Where to cuckoos go in the winter? 

Dr Guy Anderson replies:

The species of cuckoo that we know in the UK (Eurasian cuckoo, Cuculus canorus) winters all the way across tropical Africa. We know from satellite tracking studies that cuckoos that breed in the UK spend the winter in the Congo Basin forest zone in Central Africa. Just imagine – the cuckoo that you hear in spring has been hanging out with forest chimpanzees and elephants all winter! They usually stay high in the trees in the forest canopy in Africa, and remain largely silent while they are there, so they are really hard to find in winter.

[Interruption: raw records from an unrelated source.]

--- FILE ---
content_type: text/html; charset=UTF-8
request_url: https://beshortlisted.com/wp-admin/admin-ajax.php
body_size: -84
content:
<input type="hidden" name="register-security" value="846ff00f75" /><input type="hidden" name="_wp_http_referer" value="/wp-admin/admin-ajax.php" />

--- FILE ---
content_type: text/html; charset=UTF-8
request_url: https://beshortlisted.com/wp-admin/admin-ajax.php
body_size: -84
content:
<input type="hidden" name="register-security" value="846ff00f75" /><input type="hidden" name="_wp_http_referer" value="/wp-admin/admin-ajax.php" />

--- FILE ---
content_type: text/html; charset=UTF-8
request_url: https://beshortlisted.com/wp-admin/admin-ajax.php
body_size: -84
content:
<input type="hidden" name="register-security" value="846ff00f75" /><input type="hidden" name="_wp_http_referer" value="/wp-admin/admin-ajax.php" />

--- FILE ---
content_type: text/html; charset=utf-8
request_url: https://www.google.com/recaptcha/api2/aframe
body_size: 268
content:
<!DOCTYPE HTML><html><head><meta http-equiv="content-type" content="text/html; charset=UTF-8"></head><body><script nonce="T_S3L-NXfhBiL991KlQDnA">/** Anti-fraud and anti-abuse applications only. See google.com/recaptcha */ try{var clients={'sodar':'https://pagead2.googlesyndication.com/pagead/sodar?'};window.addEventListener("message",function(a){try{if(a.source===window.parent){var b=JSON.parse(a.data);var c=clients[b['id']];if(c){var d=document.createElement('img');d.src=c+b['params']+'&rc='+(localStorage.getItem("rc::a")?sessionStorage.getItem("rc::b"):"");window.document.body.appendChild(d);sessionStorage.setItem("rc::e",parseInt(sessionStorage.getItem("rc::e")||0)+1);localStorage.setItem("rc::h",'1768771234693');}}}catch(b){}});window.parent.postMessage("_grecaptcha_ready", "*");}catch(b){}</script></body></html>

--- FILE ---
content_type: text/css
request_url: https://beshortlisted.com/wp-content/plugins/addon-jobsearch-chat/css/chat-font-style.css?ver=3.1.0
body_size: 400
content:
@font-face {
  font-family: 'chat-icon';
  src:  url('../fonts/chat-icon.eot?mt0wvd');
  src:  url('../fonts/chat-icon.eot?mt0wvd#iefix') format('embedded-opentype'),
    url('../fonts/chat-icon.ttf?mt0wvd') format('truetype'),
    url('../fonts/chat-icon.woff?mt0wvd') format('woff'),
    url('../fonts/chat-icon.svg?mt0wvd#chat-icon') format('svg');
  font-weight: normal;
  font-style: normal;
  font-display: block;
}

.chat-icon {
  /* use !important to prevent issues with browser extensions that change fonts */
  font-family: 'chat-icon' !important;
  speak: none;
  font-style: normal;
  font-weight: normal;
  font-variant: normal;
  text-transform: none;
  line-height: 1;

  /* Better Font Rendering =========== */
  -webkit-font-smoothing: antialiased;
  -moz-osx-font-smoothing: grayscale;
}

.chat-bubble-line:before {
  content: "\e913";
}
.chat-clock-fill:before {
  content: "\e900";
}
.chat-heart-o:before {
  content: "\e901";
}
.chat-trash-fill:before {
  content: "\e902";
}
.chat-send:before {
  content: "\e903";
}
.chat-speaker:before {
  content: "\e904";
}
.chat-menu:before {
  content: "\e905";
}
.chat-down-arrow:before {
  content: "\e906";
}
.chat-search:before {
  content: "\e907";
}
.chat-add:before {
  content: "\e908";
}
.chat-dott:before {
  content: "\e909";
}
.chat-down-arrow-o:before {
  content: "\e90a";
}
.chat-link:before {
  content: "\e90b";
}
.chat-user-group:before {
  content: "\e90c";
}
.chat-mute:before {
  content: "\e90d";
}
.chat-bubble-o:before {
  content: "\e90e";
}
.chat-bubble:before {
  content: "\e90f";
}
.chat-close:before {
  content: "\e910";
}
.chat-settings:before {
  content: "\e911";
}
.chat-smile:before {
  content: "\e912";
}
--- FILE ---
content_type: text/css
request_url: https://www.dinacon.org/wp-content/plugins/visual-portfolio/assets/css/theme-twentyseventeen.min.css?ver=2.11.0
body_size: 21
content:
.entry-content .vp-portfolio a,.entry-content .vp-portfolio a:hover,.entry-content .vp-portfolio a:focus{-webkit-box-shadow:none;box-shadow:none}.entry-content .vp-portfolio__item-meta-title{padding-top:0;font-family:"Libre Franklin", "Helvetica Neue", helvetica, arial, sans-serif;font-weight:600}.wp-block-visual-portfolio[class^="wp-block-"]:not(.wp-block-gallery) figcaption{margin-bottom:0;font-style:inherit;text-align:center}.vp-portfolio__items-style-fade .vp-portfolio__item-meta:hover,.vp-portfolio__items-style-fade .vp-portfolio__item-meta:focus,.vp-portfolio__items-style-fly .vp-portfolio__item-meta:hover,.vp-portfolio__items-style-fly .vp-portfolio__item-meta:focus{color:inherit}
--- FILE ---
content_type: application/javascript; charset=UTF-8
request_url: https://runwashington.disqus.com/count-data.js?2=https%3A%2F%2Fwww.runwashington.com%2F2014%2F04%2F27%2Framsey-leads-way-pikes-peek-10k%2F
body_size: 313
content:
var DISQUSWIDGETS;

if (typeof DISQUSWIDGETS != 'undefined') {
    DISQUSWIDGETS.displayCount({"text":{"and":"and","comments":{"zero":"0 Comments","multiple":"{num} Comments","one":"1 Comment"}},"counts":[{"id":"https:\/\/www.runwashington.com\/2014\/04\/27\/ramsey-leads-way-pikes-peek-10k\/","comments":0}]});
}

How do birds know they have to migrate and do they all remember the directions or is there a leader?

Dr Guy Anderson replies:

They don’t ‘know’ in the same sense that we think and make conscious decisions. The have evolved to respond to triggers in the environment at the right time – for example, temperature, day length, their own physiology, or – in a few cases- the behaviour of other individuals.  Think of a young bird migrating south from the area it hatched from for the first time.  If they follow these in-built (‘innate’) triggers, and they successfully find a migration route and a wintering area, and survive to breed themselves, then they will pass on any genetic component to this behaviour and response to triggers to future generations.  Also that individual bird is then likely to simply repeat the same migratory pattern each year for the rest of its life.  Its worked the first time, so it will work again, right?  The route and timing becomes established as a regular behaviour pattern for that individual. Remember, it has no map or sat nav – that migration route is the only thing it has ever experienced – it has no experience or knowledge of any alternatives.  This is why protection of key migration staging points for birds is so critically important.  If you destroy a vital feeding stop on their flyway, those individual birds that have relied on that place for years have no idea where else to go, because they have never been anywhere else.  So, remember this when someone says “Oh, don’t worry about us destroying that bit of mudflat, lake or marsh – the birds that use it will just go somewhere else.” No they won’t just go somewhere else because they don’t know anywhere else.  They will lose their safe migration stop over site that they ‘know’, and some of them will die as a result.

“Is there a leader?” For many birds that migrate during the day, they often do so in groups. It is probable that young birds follow more experienced individuals within these groups. For a minority of birds, the young follow their parents on their first migration – the families staying together in close groups. Swans, geese, cranes and some seabirds do this. Very few other birds do. For most the young become independent from their parents a few weeks after fledging.